- Exercise requirements
Your reply should contain only the line with "scientific name: Bos taurus" and the lines after it through the end of the data, each written out exactly.

- Provided data
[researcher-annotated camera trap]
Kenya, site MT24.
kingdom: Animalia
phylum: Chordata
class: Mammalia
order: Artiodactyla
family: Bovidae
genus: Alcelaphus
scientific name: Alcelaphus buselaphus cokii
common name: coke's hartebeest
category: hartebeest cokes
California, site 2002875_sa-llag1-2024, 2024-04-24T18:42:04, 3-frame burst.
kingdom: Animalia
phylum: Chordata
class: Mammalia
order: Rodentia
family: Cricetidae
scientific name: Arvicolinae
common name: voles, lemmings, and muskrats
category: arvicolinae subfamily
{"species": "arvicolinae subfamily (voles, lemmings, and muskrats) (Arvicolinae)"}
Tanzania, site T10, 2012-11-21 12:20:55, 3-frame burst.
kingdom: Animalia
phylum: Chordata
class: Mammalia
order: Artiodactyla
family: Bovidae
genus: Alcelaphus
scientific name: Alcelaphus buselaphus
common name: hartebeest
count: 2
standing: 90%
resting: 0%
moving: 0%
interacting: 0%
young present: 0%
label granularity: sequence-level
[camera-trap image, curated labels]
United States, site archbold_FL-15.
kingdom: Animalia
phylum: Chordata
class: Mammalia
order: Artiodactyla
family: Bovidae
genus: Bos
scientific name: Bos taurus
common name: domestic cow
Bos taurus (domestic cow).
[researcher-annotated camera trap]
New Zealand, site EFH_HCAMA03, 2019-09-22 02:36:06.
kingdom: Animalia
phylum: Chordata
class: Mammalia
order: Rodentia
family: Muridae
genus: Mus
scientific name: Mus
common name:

- Result of the exercise
scientific name: Bos taurus
common name: domestic cow
Bos taurus (domestic cow).
[researcher-annotated camera trap]
New Zealand, site EFH_HCAMA03, 2019-09-22 02:36:06.
kingdom: Animalia
phylum: Chordata
class: Mammalia
order: Rodentia
family: Muridae
genus: Mus
scientific name: Mus
common name:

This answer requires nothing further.